2018-11-13 Thread gs...@t-online.de 
https://gcc.gnu.org/bugzilla/show_bug.cgi?id=87994

--- Comment #3 from G. Steinmetz  ---
Sure ...

[Bug fortran/87994] ICE in match_data_constant, at fortran/decl.c:399

2018-11-13 Thread dominiq at lps dot ens.fr 
https://gcc.gnu.org/bugzilla/show_bug.cgi?id=87994

--- Comment #2 from Dominique d'Humieres  ---
Related to/duplicate of pr87881/pr87945/pr87993.

> Changed between 20181028 and 20181104 (ICE).

Parameter inquiry has been introduced at revision r265729: before it gave the
error

Error: Unexpected '%' for nonderived-type variable 'a' at (1)

IMO you should give Paul a chance to fix pr87881 before filing new PRs.
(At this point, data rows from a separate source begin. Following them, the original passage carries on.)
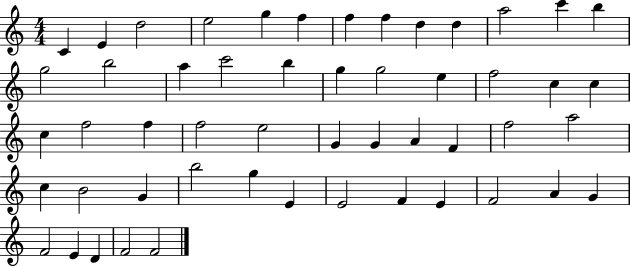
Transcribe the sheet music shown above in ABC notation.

X:1
T:Untitled
M:4/4
L:1/4
K:C
C E d2 e2 g f f f d d a2 c' b g2 b2 a c'2 b g g2 e f2 c c c f2 f f2 e2 G G A F f2 a2 c B2 G b2 g E E2 F E F2 A G F2 E D F2 F2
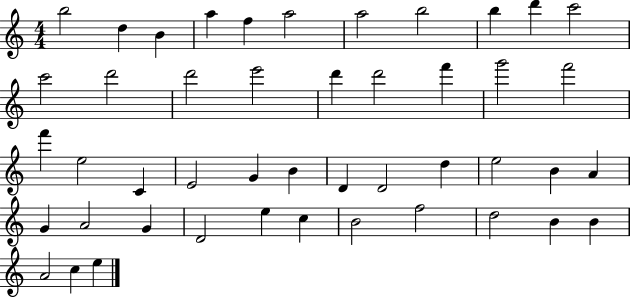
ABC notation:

X:1
T:Untitled
M:4/4
L:1/4
K:C
b2 d B a f a2 a2 b2 b d' c'2 c'2 d'2 d'2 e'2 d' d'2 f' g'2 f'2 f' e2 C E2 G B D D2 d e2 B A G A2 G D2 e c B2 f2 d2 B B A2 c e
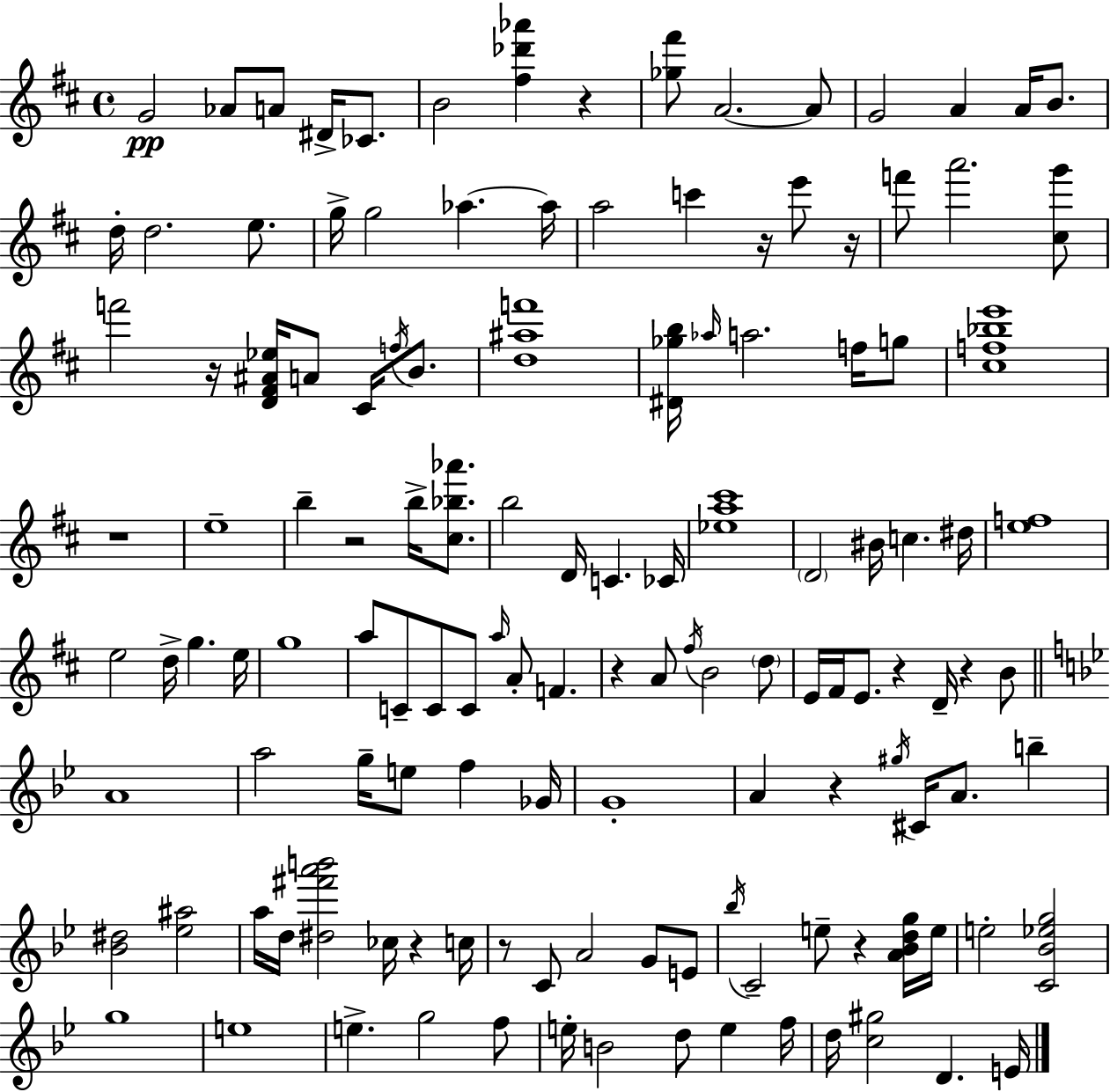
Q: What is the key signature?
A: D major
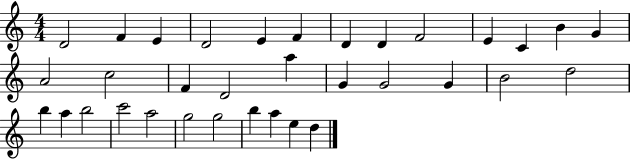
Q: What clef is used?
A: treble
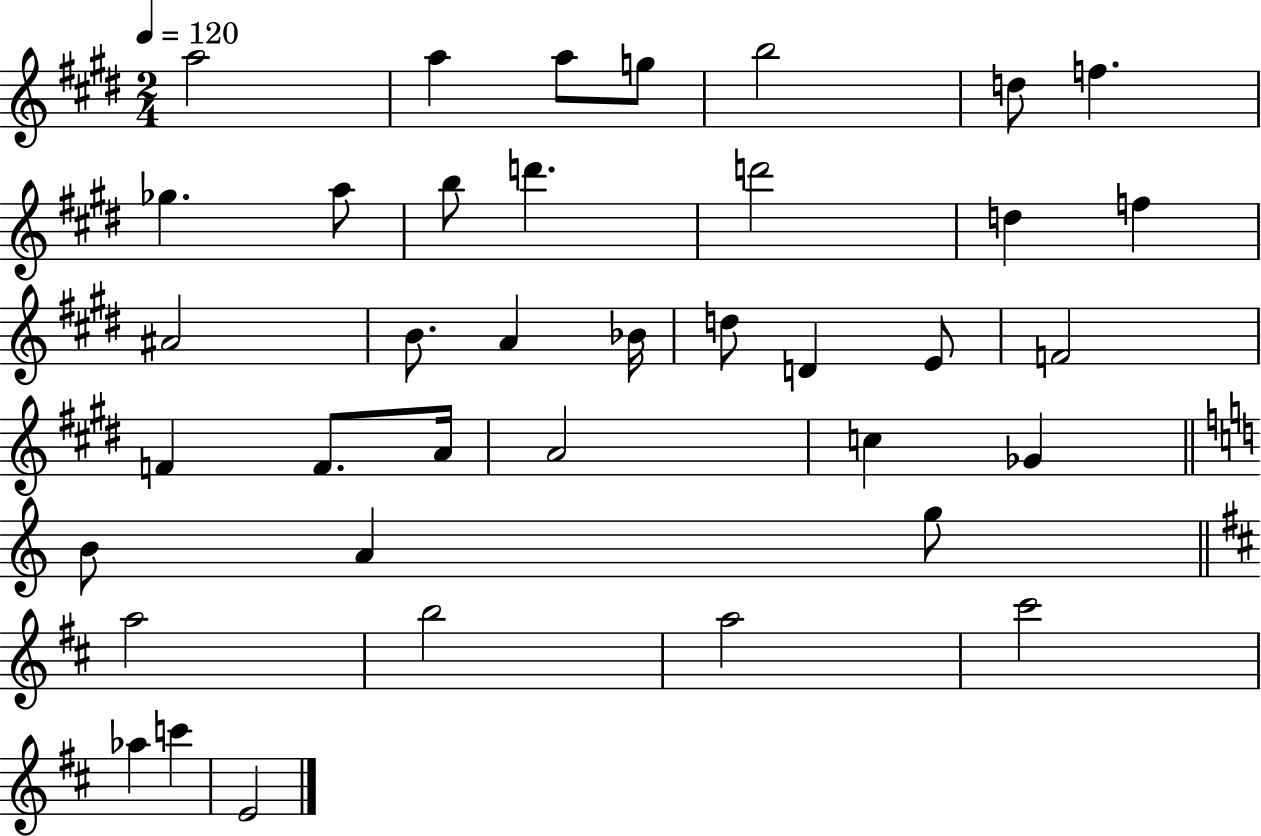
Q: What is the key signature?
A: E major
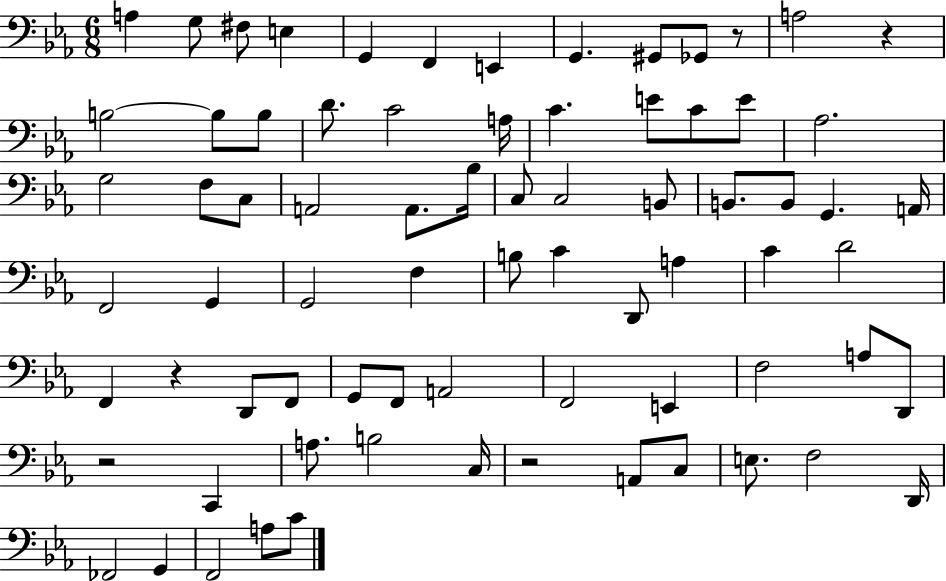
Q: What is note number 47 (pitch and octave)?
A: D2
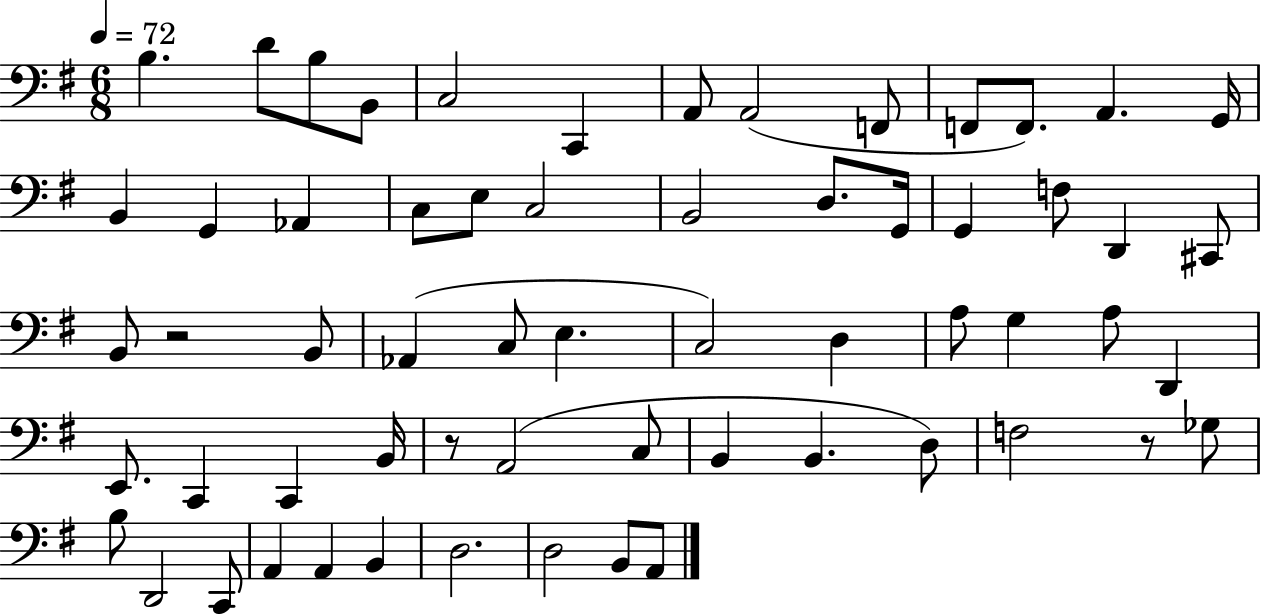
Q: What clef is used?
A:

[Bug fortran/87994] ICE in match_data_constant, at fortran/decl.c:399

2018-11-13 Thread tkoenig at gcc dot gnu.org 
https://gcc.gnu.org/bugzilla/show_bug.cgi?id=87994

Thomas Koenig  changed:

   What|Removed |Added

   Keywords||ice-on-valid-code
 Status|UNCONFIRMED |NEW
   Last reconfirmed||2018-11-13
 CC||tkoenig at gcc dot gnu.org
 Ever confirmed|0   |1

[Bug fortran/87994] ICE in match_data_constant, at fortran/decl.c:399

2018-11-12 Thread gs...@t-online.de 
https://gcc.gnu.org/bugzilla/show_bug.cgi?id=87994

--- Comment #1 from G. Steinmetz  ---
> Should be valid code, ...
Whoops, suboptimal. Better examples :


$ cat z3.f90
program p
   real, parameter :: a = 1.0
   data b /a%kind/
end

$ cat z4.f90
program p
   integer, parameter :: a = 1
   integer :: b
   data b /a%kind/
end


Changed between 20181028 and 20181104 (ICE).